Pazar, Mart 16, 2008

"when you know that my heart is in a pretty disorder"



Bu şarkıyı haftalar önce A.D. yolladığında hakkını vererek dinleyememiştim. Sonra Rüüü yolladı tekrardan. Sonra bir kez daha dinleyip, bir kenara kaldırdım yine. Ama bugün sabah sabah aklıma düştü ve çıkmak bilmedi. Eve geldim. Paul sinirlendirdi. Zaten yorgundum, ona bağırdım. Kendime bir şeyler hazırlamak için mutfağa girdim. Paul'ü yanıma çağırdım onu seveceğimi belli eden bir ses tonuyla ama o kaçtı yanımdan hızla. O an ne yapacağımı şaşırdım. Bıraktım her şeyi. Bu şarkıyı açtım. Dinlemeye başladım. Hala dinliyorum. Sözlerine iki seferde de dikkat etmemiş olmama rağmen, nasıl böyle bir günde aklıma düştü, kendini dinletmeyi başardı, içimdeki her şeyin birebir karşılığı olabilmek için mi bu kadar zaman bekledi diyerek hayretlere düşüyorum.

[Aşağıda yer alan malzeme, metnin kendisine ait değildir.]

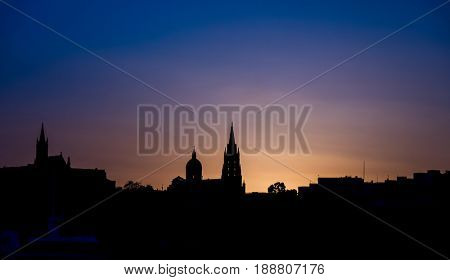 silhouette of church building at sunset in Gozo island. Malta.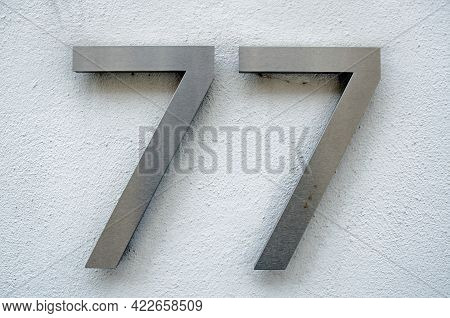 Brushed Metal Figures For The Number Seventy Seven On A Rough, White Painted Wall On The Outside Of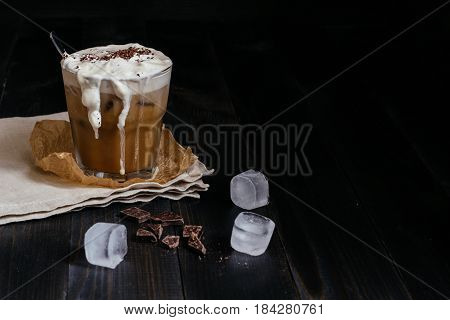 Ice Coffee Drink With Chocolate And Ice Cubes On The Wooden Table, With Copy Space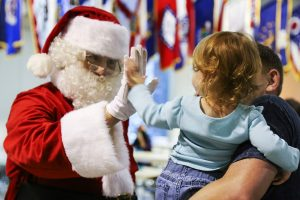 Santa Claus visiting with child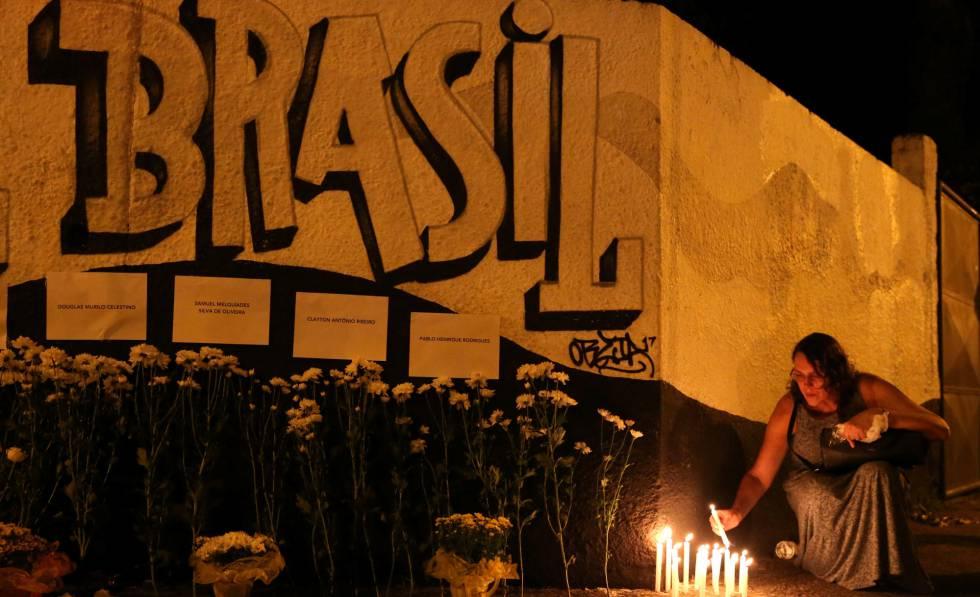 Mulher acende vela em tributo a vítimas do ataque em Suzano.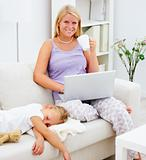 Mother using a laptop and daughter sleeping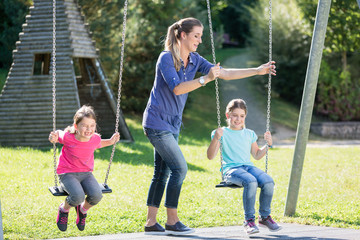 Happy family with two girls and mother on playground swing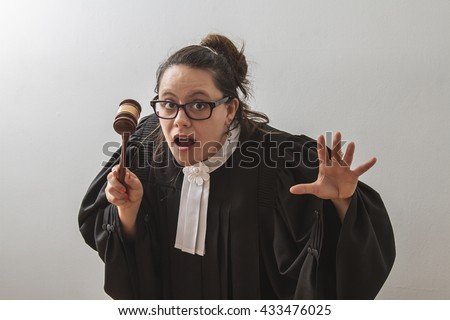 thirty something brunette woman wearing a canadian lawyer toga with a gavel in her hands
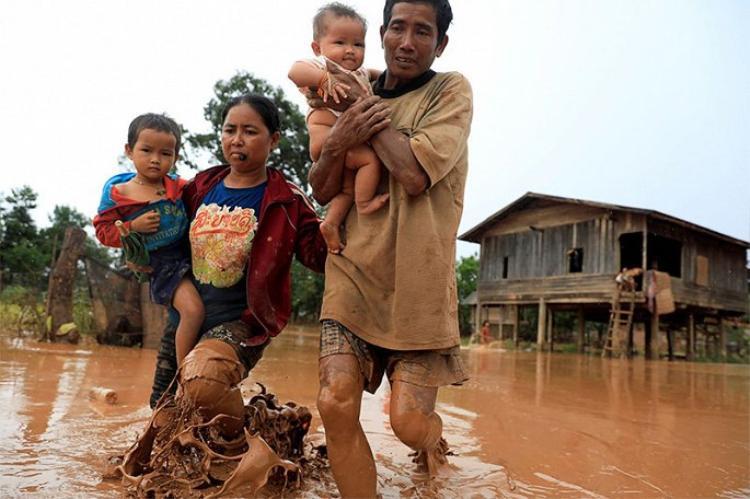 Một gia đình lội bùn trở về nhà. Ảnh:Reuters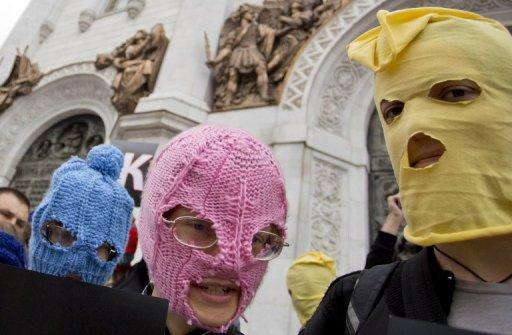 Supporters of punk group Pussy Riot wear coloured balaclavas in Moscow on August 15, 2012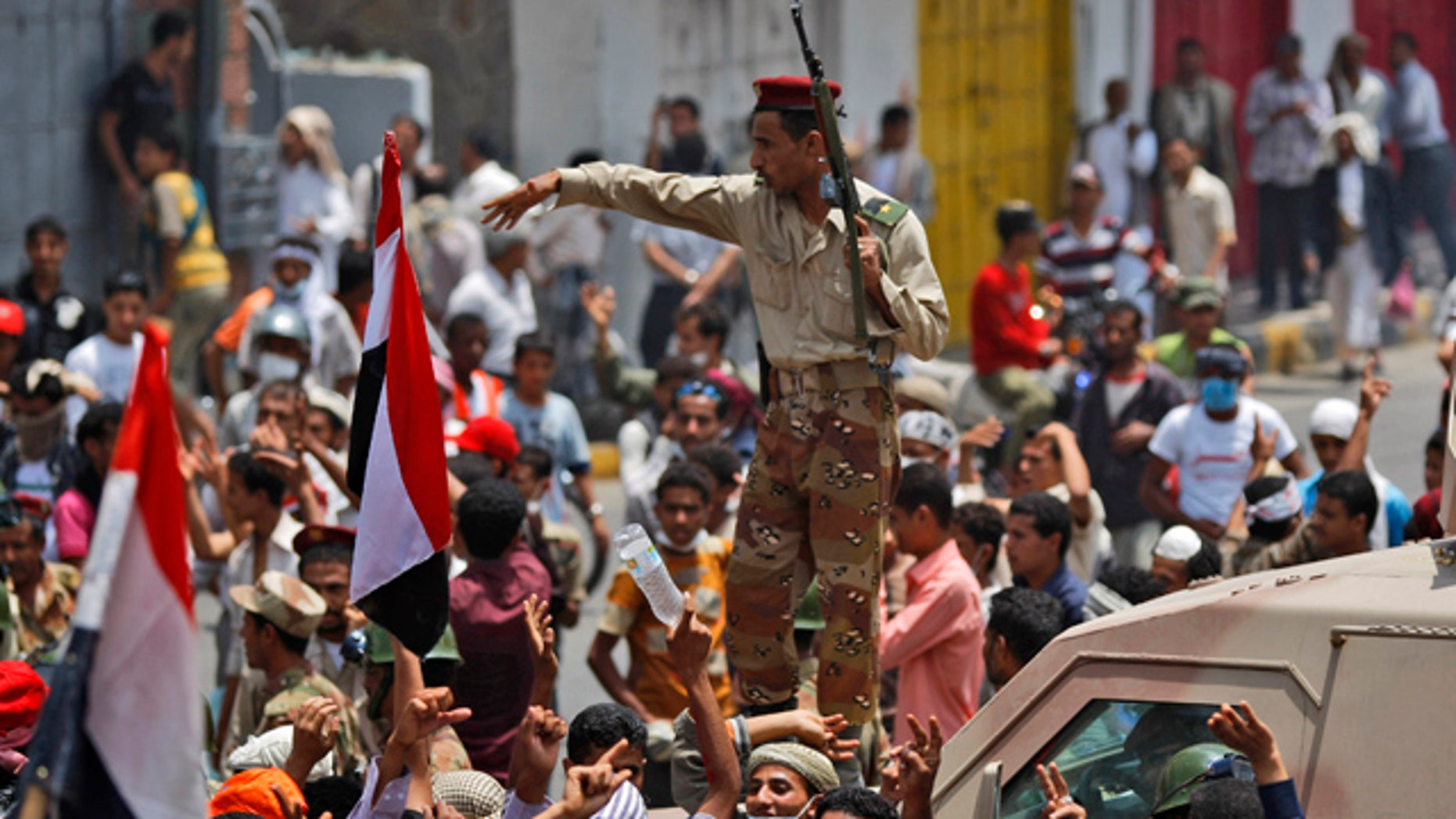 April 7: A Yemeni army officer gestures to anti-government protesters attending  a demonstration demanding the resignation of Yemeni President Ali Abdullah Saleh in Taiz, Yemen.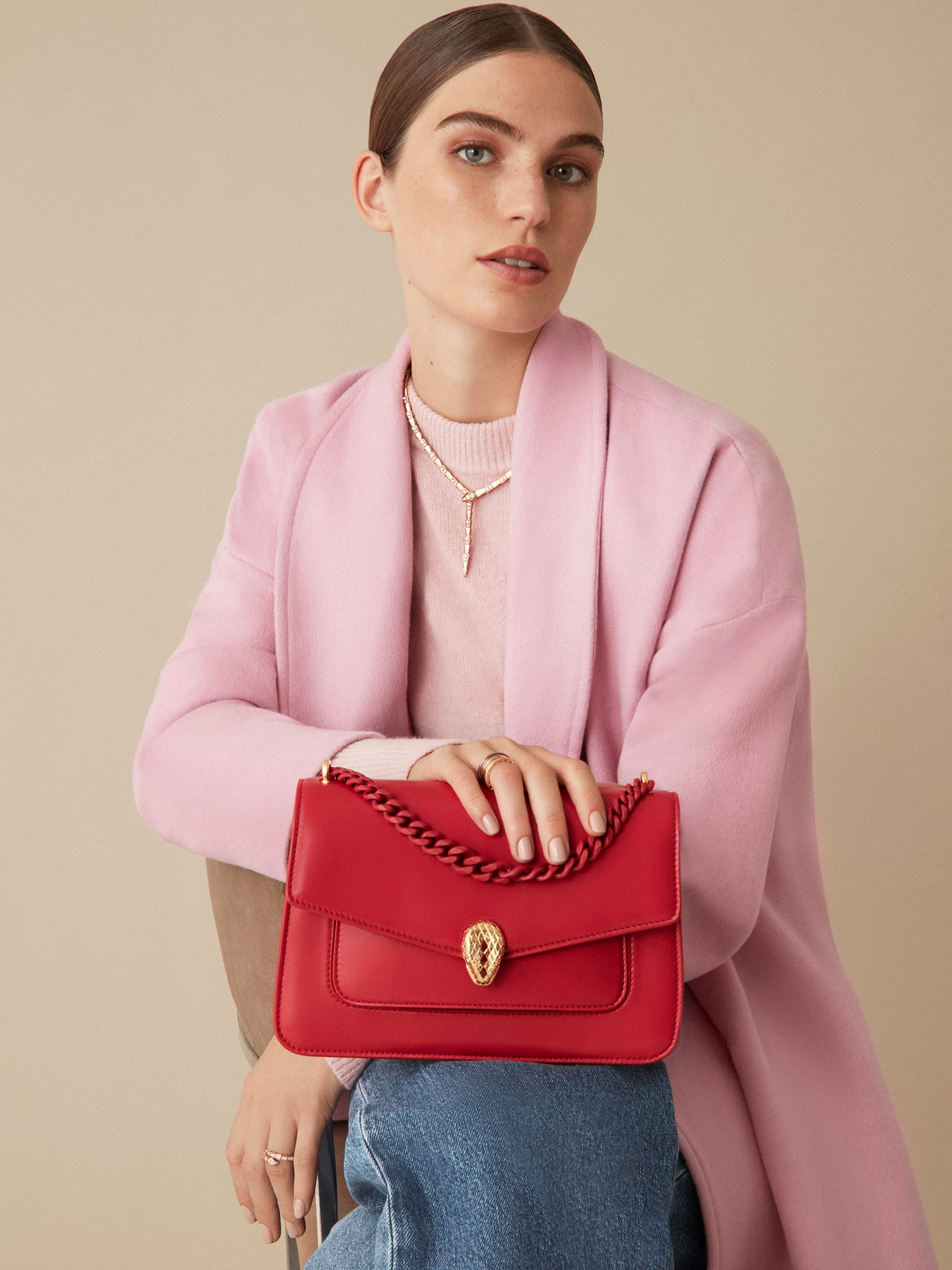 """Serpenti Forever"" maxi chain crossbody bag in Amaranth Garnet red nappa leather, with Pink Spinel fuchsia nappa leather inner lining. New Serpenti head closure in gold-plated brass, finished with small red carnelian scales in the middle and red enamel eyes. 1138-MCN image 8"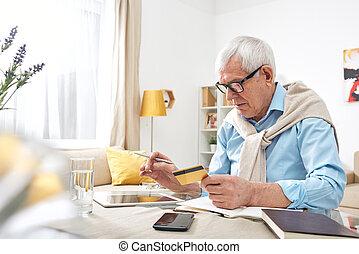 Checking balance of debit card - Busy elderly wrinkled man ...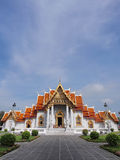 Marble temple under cloudy sky. The Marble Temple (Wat Benjamabophit) was under the cloudy sky, Bangkok Thailand Royalty Free Stock Photos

Sonra D.'ya dadanıp, kafasını şişirdim ve aslında hala da şişirmekteyim. Diyordum ki ona, binbir özenle seçtiğimiz şarkıları eskiden cdlere yazardık. Discmanlerimizde dinlerdik. Şimdi o cdlerden birini yazdığını ve çok büyük heyecanla yazıyor olduğun cdni cd player'ına takıp dışarıda yürürken dinlediğini hayal ettiğini düşün. Sonra tam bitmişken o cd'yi alıyorsun ve playerına koyup dışarı çıkıyorsun. Ama o da ne; çalışmıyor cd. Neden? Çünkü ya cd'de bir soru vardı ve yazılamadı ya da yazıcının bir sorunu vardı yazamadı. Onu anladığın anda o cd'yi bir sinirle fırlatıp atabilirsin veya hüzünlü hüzünlü gideceğin yere gidersin. İstediğin müziği dinlemek için eve döndüğünde tekrardan yazmaya çalışırsın. Artık o üzerine yazılamamış cd'nin hiçbir anlamı olmaz işte o zaman. Üzerine tekrardan bir şey yazılamayacağı için bir köşeye fırlatırsın veya çöpe atarsın.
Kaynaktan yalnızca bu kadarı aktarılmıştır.